Voilà l’intégralité de la réponse du Gouvernement :


« Dans les départements et collectivités d’outre-mer, la lutte contre le chômage, et plus particulièrement le chômage des jeunes, constitue une priorité pour le Gouvernement, qui se traduit par le maintien de l’effort budgétaire consenti en ce domaine depuis ces dernières années, au travers notamment des contrats aidés.

Ainsi, 33.392 contrats d’accompagnement dans l’emploi (CAE) ont été ouverts en 2010 pour l’ensemble de l’outre-mer, dont 20 242 pour La Réunion.

Au total, ce sont 34 383 CAE qui ont été réalisés outre-mer, dont 22 269 à La Réunion, au titre de l’année 2010… »


Commentaires : la première réponse du gouvernement pour l’emploi des jeunes… c’est le CAE. Voilà comment le gouvernement présentait le CAE :

« Le contrat d’accès à l’emploi (CAE), réservé aux employeurs des départements d’Outre-mer et à la collectivité  territoriale de Saint-Pierre-et-Miquelon, est destiné à favoriser l’embauche de personnes rencontrant des difficultés  particulières d’accès à l’emploi.

La conclusion d’un CAE vous permet de bénéficier d’aides allouées par l’Etat et  d’exonérations de cotisations de Sécurité sociale ».

Le nombre de CAE, soit dit en passant, est insuffisant. Unique perspective pour des milliers de jeunes : un emploi dit aidé, un petit contrat.

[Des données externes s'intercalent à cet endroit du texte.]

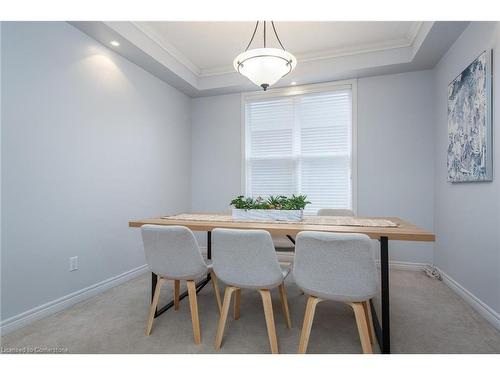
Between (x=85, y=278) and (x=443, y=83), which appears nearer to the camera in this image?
(x=85, y=278)

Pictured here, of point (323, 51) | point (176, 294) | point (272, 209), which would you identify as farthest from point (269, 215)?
point (323, 51)

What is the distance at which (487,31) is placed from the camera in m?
2.08

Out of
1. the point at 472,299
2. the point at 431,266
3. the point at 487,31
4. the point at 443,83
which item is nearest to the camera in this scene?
the point at 487,31

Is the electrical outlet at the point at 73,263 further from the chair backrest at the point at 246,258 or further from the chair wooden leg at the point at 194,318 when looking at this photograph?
the chair backrest at the point at 246,258

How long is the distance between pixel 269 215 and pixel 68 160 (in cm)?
180

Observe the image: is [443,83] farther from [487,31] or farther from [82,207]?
[82,207]

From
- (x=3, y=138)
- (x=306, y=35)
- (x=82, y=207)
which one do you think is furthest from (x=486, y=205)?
(x=3, y=138)

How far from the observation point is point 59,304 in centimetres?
221

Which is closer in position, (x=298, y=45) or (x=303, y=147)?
(x=298, y=45)

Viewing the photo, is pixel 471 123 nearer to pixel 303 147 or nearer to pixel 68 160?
pixel 303 147

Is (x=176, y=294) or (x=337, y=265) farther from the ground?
(x=337, y=265)

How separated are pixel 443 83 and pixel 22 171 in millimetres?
4065

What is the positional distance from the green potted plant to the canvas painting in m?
1.44

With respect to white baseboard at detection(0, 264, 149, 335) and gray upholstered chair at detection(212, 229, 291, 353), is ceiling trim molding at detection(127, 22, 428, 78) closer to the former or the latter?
gray upholstered chair at detection(212, 229, 291, 353)
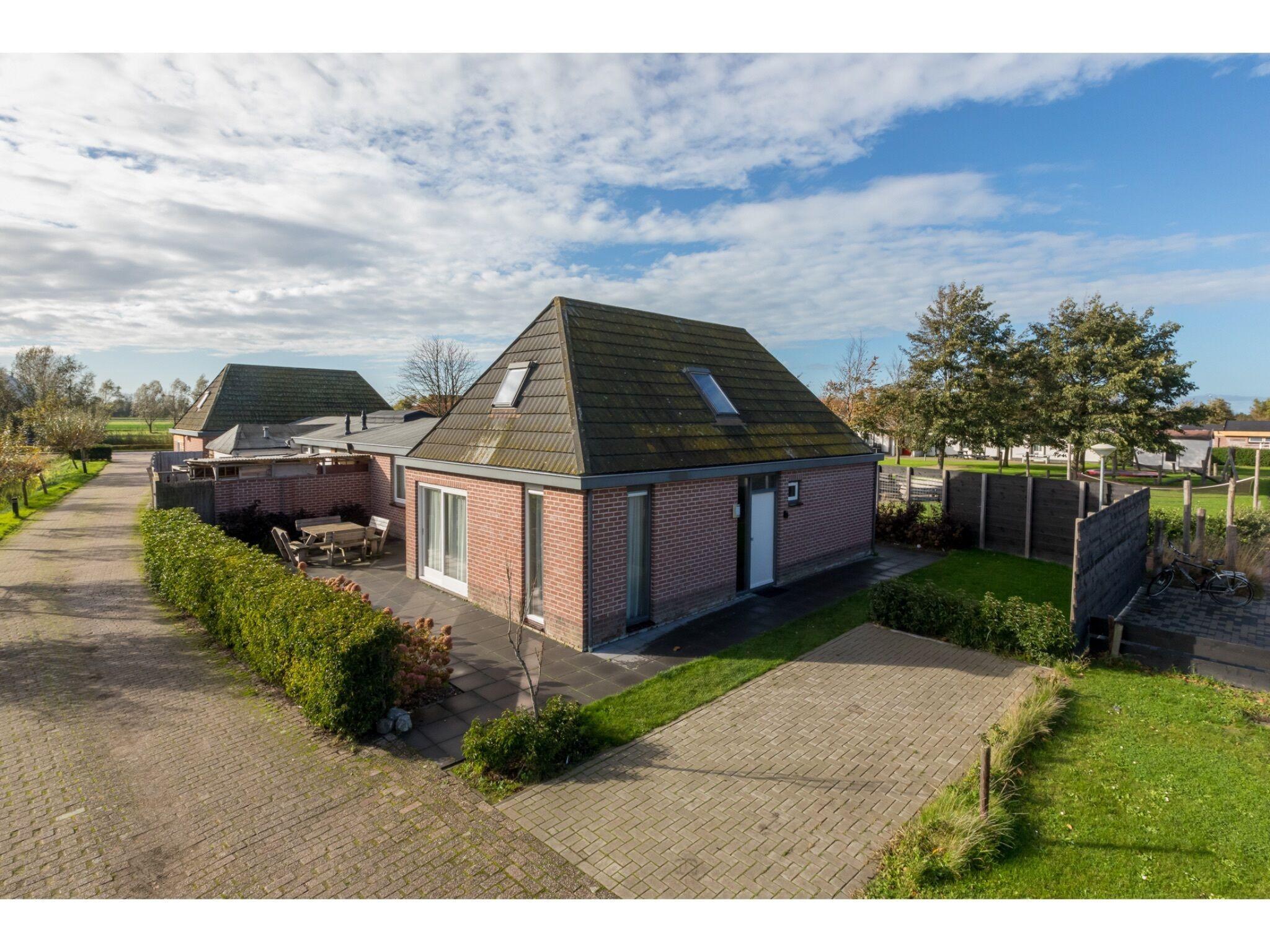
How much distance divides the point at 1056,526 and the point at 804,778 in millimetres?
13628

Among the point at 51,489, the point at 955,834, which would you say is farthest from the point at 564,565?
the point at 51,489

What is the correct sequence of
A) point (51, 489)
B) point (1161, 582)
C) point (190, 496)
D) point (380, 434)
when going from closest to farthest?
1. point (1161, 582)
2. point (190, 496)
3. point (380, 434)
4. point (51, 489)

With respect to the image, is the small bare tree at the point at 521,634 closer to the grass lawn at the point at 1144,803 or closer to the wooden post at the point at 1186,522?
the grass lawn at the point at 1144,803

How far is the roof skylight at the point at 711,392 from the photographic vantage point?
44.6 ft

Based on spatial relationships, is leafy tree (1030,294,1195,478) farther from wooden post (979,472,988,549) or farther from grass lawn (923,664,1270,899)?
grass lawn (923,664,1270,899)

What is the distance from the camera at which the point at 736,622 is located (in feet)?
37.8

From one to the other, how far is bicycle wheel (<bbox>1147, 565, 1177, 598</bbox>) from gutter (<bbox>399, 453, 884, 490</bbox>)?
703cm

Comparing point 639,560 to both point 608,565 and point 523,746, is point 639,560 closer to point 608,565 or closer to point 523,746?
point 608,565

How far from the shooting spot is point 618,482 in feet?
33.2

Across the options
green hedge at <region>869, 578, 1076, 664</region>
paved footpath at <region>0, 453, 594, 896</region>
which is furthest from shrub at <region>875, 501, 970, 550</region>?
paved footpath at <region>0, 453, 594, 896</region>

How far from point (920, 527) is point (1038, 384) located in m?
25.8

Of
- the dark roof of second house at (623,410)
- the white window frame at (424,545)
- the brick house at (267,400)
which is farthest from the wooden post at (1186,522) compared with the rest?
the brick house at (267,400)

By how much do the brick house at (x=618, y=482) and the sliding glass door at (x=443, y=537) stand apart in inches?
1.5

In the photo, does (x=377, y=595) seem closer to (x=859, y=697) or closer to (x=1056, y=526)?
(x=859, y=697)
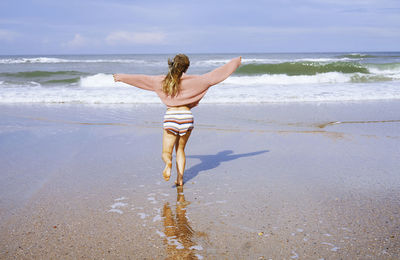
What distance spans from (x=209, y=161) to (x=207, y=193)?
51.8 inches

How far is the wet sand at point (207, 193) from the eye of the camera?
2787 mm

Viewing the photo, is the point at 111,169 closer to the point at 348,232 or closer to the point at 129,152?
the point at 129,152

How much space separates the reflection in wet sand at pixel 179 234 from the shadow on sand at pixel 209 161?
0.96 m

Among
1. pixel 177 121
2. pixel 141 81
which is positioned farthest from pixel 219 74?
pixel 141 81

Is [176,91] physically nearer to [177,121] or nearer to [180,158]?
[177,121]

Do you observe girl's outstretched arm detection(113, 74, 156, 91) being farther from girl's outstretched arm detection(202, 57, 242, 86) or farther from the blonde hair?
girl's outstretched arm detection(202, 57, 242, 86)

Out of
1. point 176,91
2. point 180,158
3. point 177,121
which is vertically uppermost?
point 176,91

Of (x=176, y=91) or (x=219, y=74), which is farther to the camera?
(x=219, y=74)

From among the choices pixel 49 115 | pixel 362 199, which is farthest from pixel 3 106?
pixel 362 199

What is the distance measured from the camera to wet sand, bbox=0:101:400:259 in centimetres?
279

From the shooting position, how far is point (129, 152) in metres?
5.67

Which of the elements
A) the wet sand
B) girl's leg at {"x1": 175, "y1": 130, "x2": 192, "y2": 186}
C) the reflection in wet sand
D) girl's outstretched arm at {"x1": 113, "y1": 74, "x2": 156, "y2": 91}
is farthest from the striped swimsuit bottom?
the reflection in wet sand

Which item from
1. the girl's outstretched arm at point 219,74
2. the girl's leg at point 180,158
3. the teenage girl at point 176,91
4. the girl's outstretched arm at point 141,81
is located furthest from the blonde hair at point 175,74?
the girl's leg at point 180,158

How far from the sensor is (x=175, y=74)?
3.95m
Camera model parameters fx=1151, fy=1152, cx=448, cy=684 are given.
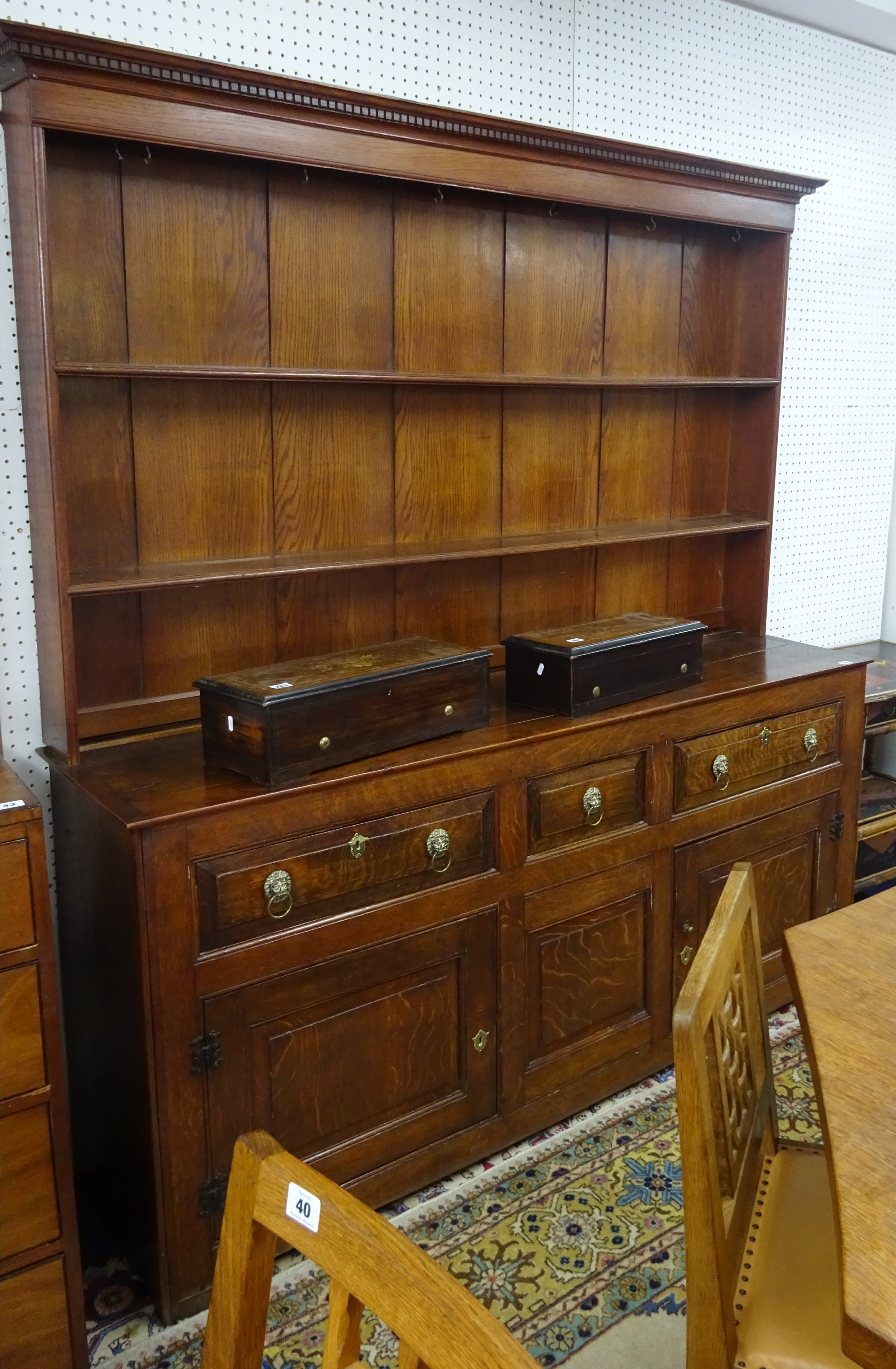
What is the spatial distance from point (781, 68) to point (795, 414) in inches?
39.6

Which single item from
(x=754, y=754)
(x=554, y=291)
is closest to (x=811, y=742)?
(x=754, y=754)

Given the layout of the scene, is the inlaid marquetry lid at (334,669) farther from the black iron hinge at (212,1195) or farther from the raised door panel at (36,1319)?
the raised door panel at (36,1319)

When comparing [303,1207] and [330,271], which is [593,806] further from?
[303,1207]

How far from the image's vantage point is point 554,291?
2.98 m

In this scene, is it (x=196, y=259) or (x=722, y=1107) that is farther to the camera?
(x=196, y=259)

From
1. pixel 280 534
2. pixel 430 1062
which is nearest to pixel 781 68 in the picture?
pixel 280 534

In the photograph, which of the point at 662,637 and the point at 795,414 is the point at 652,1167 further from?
the point at 795,414

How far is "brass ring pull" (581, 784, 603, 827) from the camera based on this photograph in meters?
A: 2.61

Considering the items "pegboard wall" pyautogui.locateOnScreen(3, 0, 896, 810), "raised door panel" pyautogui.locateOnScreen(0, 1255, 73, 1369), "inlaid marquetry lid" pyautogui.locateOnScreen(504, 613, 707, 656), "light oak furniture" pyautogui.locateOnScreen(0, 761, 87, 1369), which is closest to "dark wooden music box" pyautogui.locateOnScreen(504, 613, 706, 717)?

Quel avenir !


«…Cependant et comme le souligne l’honorable parlementaire, les jeunes actifs de moins de 25 ans restent les plus touchés par le chômage, et leur taux de chômage s’avère très lié à leur niveau de formation.

Aussi, et afin de favoriser l’insertion professionnelle des jeunes, le Gouvernement mène-t-il également une action particulière, destinée à améliorer leur employabilité, au travers de parcours de formation qualifiante, avec des mesures d’aide à la formation professionnelle en mobilité, d’une part, et de formation par l’alternance et de la professionnalisation, d’autre part.

Il importe de souligner que les conseils régionaux d’outre-mer ont une compétence d’attribution en matière de formation professionnelle… »


Commentaires : Une relation entre niveau de formation et chômage ? Peut-être, mais c’est une vision complètement restrictive de la situation.

Combien de jeunes avec Bac+3 ou Bac+5 sont au chômage ? La mobilité ? En fusionnant les dispositifs, ce qui, in fine, fait croire que les montants mobilisés sont les mêmes, alors qu’ils ont baissé.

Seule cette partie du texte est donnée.